● **Task goal**
Retype each entry. Leave every word as it is.

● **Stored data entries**
◇ ◇ ◇ ◇

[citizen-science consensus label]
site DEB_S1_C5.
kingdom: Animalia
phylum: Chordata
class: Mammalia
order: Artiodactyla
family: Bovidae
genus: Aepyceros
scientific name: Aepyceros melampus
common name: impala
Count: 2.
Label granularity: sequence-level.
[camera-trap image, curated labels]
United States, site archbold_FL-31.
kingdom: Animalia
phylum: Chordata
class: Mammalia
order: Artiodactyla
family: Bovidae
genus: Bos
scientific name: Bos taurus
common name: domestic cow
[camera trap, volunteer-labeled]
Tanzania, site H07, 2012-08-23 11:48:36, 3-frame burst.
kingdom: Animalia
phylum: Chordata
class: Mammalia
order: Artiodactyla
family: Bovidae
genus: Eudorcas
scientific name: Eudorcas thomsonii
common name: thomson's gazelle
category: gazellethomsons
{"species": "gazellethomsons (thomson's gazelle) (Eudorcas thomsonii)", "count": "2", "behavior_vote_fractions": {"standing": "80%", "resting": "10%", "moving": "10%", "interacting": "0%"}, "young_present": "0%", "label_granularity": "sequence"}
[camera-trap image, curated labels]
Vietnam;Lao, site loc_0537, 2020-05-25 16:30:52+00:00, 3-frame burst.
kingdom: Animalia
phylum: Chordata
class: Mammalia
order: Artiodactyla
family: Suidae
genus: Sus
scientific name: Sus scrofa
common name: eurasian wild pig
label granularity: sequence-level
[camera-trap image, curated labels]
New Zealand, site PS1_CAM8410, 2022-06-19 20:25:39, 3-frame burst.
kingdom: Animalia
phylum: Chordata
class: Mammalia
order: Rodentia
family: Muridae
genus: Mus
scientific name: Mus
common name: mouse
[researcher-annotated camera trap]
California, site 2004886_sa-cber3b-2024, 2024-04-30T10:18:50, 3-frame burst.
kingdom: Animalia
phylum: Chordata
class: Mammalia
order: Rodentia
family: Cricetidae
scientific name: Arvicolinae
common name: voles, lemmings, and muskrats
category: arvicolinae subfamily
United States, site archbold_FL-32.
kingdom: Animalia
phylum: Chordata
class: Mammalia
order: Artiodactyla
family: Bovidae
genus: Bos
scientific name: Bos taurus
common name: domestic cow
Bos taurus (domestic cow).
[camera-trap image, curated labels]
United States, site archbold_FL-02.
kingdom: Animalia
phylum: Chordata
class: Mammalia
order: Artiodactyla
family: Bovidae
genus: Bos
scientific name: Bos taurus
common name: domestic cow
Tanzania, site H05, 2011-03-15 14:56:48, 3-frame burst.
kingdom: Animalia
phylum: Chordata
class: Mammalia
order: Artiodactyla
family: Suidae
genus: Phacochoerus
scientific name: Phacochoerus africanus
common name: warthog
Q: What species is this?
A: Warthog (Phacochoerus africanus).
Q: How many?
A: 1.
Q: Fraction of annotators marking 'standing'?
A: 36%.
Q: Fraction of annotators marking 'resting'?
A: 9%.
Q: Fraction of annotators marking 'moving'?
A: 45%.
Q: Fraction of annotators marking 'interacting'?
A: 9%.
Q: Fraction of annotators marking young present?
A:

◇ ◇ ◇ ◇

● **Completed task**
[citizen-science consensus label]
site DEB_S1_C5.
kingdom: Animalia
phylum: Chordata
class: Mammalia
order: Artiodactyla
family: Bovidae
genus: Aepyceros
scientific name: Aepyceros melampus
common name: impala
Count: 2.
Label granularity: sequence-level.
[camera-trap image, curated labels]
United States, site archbold_FL-31.
kingdom: Animalia
phylum: Chordata
class: Mammalia
order: Artiodactyla
family: Bovidae
genus: Bos
scientific name: Bos taurus
common name: domestic cow
[camera trap, volunteer-labeled]
Tanzania, site H07, 2012-08-23 11:48:36, 3-frame burst.
kingdom: Animalia
phylum: Chordata
class: Mammalia
order: Artiodactyla
family: Bovidae
genus: Eudorcas
scientific name: Eudorcas thomsonii
common name: thomson's gazelle
category: gazellethomsons
{"species": "gazellethomsons (thomson's gazelle) (Eudorcas thomsonii)", "count": "2", "behavior_vote_fractions": {"standing": "80%", "resting": "10%", "moving": "10%", "interacting": "0%"}, "young_present": "0%", "label_granularity": "sequence"}
[camera-trap image, curated labels]
Vietnam;Lao, site loc_0537, 2020-05-25 16:30:52+00:00, 3-frame burst.
kingdom: Animalia
phylum: Chordata
class: Mammalia
order: Artiodactyla
family: Suidae
genus: Sus
scientific name: Sus scrofa
common name: eurasian wild pig
label granularity: sequence-level
[camera-trap image, curated labels]
New Zealand, site PS1_CAM8410, 2022-06-19 20:25:39, 3-frame burst.
kingdom: Animalia
phylum: Chordata
class: Mammalia
order: Rodentia
family: Muridae
genus: Mus
scientific name: Mus
common name: mouse
[researcher-annotated camera trap]
California, site 2004886_sa-cber3b-2024, 2024-04-30T10:18:50, 3-frame burst.
kingdom: Animalia
phylum: Chordata
class: Mammalia
order: Rodentia
family: Cricetidae
scientific name: Arvicolinae
common name: voles, lemmings, and muskrats
category: arvicolinae subfamily
United States, site archbold_FL-32.
kingdom: Animalia
phylum: Chordata
class: Mammalia
order: Artiodactyla
family: Bovidae
genus: Bos
scientific name: Bos taurus
common name: domestic cow
Bos taurus (domestic cow).
[camera-trap image, curated labels]
United States, site archbold_FL-02.
kingdom: Animalia
phylum: Chordata
class: Mammalia
order: Artiodactyla
family: Bovidae
genus: Bos
scientific name: Bos taurus
common name: domestic cow
Tanzania, site H05, 2011-03-15 14:56:48, 3-frame burst.
kingdom: Animalia
phylum: Chordata
class: Mammalia
order: Artiodactyla
family: Suidae
genus: Phacochoerus
scientific name: Phacochoerus africanus
common name: warthog
Q: What species is this?
A: Warthog (Phacochoerus africanus).
Q: How many?
A: 1.
Q: Fraction of annotators marking 'standing'?
A: 36%.
Q: Fraction of annotators marking 'resting'?
A: 9%.
Q: Fraction of annotators marking 'moving'?
A: 45%.
Q: Fraction of annotators marking 'interacting'?
A: 9%.
Q: Fraction of annotators marking young present?
A:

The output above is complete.